(Dataset entries)
■ ■ ■
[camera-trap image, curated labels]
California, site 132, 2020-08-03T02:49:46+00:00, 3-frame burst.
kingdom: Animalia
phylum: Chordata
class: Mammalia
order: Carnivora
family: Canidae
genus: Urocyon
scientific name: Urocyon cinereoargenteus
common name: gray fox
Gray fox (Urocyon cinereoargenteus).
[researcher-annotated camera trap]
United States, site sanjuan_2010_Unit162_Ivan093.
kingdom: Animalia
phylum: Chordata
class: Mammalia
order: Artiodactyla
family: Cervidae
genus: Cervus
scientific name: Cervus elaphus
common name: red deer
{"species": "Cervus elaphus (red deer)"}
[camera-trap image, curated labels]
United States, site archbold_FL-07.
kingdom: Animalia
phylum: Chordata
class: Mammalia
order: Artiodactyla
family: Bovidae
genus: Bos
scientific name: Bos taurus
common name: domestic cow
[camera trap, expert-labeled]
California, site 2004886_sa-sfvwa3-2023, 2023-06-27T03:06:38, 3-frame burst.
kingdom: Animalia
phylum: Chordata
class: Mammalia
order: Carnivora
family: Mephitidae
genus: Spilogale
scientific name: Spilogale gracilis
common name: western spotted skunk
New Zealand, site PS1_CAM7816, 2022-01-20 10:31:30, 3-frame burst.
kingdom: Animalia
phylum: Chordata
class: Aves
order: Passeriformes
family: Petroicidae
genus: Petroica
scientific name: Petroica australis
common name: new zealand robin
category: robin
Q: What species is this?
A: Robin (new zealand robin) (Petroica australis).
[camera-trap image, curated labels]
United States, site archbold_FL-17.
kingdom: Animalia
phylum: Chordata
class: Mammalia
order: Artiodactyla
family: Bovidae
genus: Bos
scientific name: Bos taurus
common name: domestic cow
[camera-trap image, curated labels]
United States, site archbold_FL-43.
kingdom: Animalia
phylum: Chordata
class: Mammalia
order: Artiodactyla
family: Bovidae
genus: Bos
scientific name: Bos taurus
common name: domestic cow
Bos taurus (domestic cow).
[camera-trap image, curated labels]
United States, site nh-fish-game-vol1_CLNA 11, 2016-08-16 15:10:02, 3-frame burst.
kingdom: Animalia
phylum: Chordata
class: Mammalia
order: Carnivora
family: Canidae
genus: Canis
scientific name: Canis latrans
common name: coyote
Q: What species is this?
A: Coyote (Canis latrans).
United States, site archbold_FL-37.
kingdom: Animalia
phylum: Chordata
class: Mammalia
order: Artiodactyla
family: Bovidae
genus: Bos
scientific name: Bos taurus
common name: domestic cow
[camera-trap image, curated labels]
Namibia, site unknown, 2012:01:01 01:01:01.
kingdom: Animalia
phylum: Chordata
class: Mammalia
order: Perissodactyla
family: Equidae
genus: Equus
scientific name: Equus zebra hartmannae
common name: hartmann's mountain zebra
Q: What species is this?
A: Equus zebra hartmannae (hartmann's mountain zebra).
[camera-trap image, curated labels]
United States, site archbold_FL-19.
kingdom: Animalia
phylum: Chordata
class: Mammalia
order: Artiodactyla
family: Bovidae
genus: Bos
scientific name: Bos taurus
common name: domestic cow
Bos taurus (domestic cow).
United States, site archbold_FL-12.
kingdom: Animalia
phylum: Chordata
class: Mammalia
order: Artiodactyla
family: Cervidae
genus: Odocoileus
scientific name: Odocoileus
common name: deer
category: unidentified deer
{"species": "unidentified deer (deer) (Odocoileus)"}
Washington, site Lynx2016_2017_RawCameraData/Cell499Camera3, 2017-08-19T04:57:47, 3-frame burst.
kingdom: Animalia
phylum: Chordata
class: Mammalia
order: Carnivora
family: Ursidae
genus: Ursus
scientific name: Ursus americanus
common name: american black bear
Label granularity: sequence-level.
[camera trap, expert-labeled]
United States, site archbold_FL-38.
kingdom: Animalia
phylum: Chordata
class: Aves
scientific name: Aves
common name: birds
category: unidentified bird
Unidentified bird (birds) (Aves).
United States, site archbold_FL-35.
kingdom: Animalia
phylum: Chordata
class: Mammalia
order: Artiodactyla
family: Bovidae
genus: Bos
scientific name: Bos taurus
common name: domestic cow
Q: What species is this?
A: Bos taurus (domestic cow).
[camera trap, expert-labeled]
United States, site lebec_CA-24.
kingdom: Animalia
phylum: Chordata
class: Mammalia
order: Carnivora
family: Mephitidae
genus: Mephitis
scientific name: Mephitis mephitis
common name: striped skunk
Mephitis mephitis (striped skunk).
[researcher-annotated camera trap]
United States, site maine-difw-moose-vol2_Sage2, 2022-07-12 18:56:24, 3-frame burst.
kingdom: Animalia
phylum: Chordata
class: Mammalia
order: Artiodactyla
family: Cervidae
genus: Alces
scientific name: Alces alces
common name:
■ ■ ■
The full set of records must be output again exactly.

[camera-trap image, curated labels]
California, site 132, 2020-08-03T02:49:46+00:00, 3-frame burst.
kingdom: Animalia
phylum: Chordata
class: Mammalia
order: Carnivora
family: Canidae
genus: Urocyon
scientific name: Urocyon cinereoargenteus
common name: gray fox
Gray fox (Urocyon cinereoargenteus).
[researcher-annotated camera trap]
United States, site sanjuan_2010_Unit162_Ivan093.
kingdom: Animalia
phylum: Chordata
class: Mammalia
order: Artiodactyla
family: Cervidae
genus: Cervus
scientific name: Cervus elaphus
common name: red deer
{"species": "Cervus elaphus (red deer)"}
[camera-trap image, curated labels]
United States, site archbold_FL-07.
kingdom: Animalia
phylum: Chordata
class: Mammalia
order: Artiodactyla
family: Bovidae
genus: Bos
scientific name: Bos taurus
common name: domestic cow
[camera trap, expert-labeled]
California, site 2004886_sa-sfvwa3-2023, 2023-06-27T03:06:38, 3-frame burst.
kingdom: Animalia
phylum: Chordata
class: Mammalia
order: Carnivora
family: Mephitidae
genus: Spilogale
scientific name: Spilogale gracilis
common name: western spotted skunk
New Zealand, site PS1_CAM7816, 2022-01-20 10:31:30, 3-frame burst.
kingdom: Animalia
phylum: Chordata
class: Aves
order: Passeriformes
family: Petroicidae
genus: Petroica
scientific name: Petroica australis
common name: new zealand robin
category: robin
Q: What species is this?
A: Robin (new zealand robin) (Petroica australis).
[camera-trap image, curated labels]
United States, site archbold_FL-17.
kingdom: Animalia
phylum: Chordata
class: Mammalia
order: Artiodactyla
family: Bovidae
genus: Bos
scientific name: Bos taurus
common name: domestic cow
[camera-trap image, curated labels]
United States, site archbold_FL-43.
kingdom: Animalia
phylum: Chordata
class: Mammalia
order: Artiodactyla
family: Bovidae
genus: Bos
scientific name: Bos taurus
common name: domestic cow
Bos taurus (domestic cow).
[camera-trap image, curated labels]
United States, site nh-fish-game-vol1_CLNA 11, 2016-08-16 15:10:02, 3-frame burst.
kingdom: Animalia
phylum: Chordata
class: Mammalia
order: Carnivora
family: Canidae
genus: Canis
scientific name: Canis latrans
common name: coyote
Q: What species is this?
A: Coyote (Canis latrans).
United States, site archbold_FL-37.
kingdom: Animalia
phylum: Chordata
class: Mammalia
order: Artiodactyla
family: Bovidae
genus: Bos
scientific name: Bos taurus
common name: domestic cow
[camera-trap image, curated labels]
Namibia, site unknown, 2012:01:01 01:01:01.
kingdom: Animalia
phylum: Chordata
class: Mammalia
order: Perissodactyla
family: Equidae
genus: Equus
scientific name: Equus zebra hartmannae
common name: hartmann's mountain zebra
Q: What species is this?
A: Equus zebra hartmannae (hartmann's mountain zebra).
[camera-trap image, curated labels]
United States, site archbold_FL-19.
kingdom: Animalia
phylum: Chordata
class: Mammalia
order: Artiodactyla
family: Bovidae
genus: Bos
scientific name: Bos taurus
common name: domestic cow
Bos taurus (domestic cow).
United States, site archbold_FL-12.
kingdom: Animalia
phylum: Chordata
class: Mammalia
order: Artiodactyla
family: Cervidae
genus: Odocoileus
scientific name: Odocoileus
common name: deer
category: unidentified deer
{"species": "unidentified deer (deer) (Odocoileus)"}
Washington, site Lynx2016_2017_RawCameraData/Cell499Camera3, 2017-08-19T04:57:47, 3-frame burst.
kingdom: Animalia
phylum: Chordata
class: Mammalia
order: Carnivora
family: Ursidae
genus: Ursus
scientific name: Ursus americanus
common name: american black bear
Label granularity: sequence-level.
[camera trap, expert-labeled]
United States, site archbold_FL-38.
kingdom: Animalia
phylum: Chordata
class: Aves
scientific name: Aves
common name: birds
category: unidentified bird
Unidentified bird (birds) (Aves).
United States, site archbold_FL-35.
kingdom: Animalia
phylum: Chordata
class: Mammalia
order: Artiodactyla
family: Bovidae
genus: Bos
scientific name: Bos taurus
common name: domestic cow
Q: What species is this?
A: Bos taurus (domestic cow).
[camera trap, expert-labeled]
United States, site lebec_CA-24.
kingdom: Animalia
phylum: Chordata
class: Mammalia
order: Carnivora
family: Mephitidae
genus: Mephitis
scientific name: Mephitis mephitis
common name: striped skunk
Mephitis mephitis (striped skunk).
[researcher-annotated camera trap]
United States, site maine-difw-moose-vol2_Sage2, 2022-07-12 18:56:24, 3-frame burst.
kingdom: Animalia
phylum: Chordata
class: Mammalia
order: Artiodactyla
family: Cervidae
genus: Alces
scientific name: Alces alces
common name:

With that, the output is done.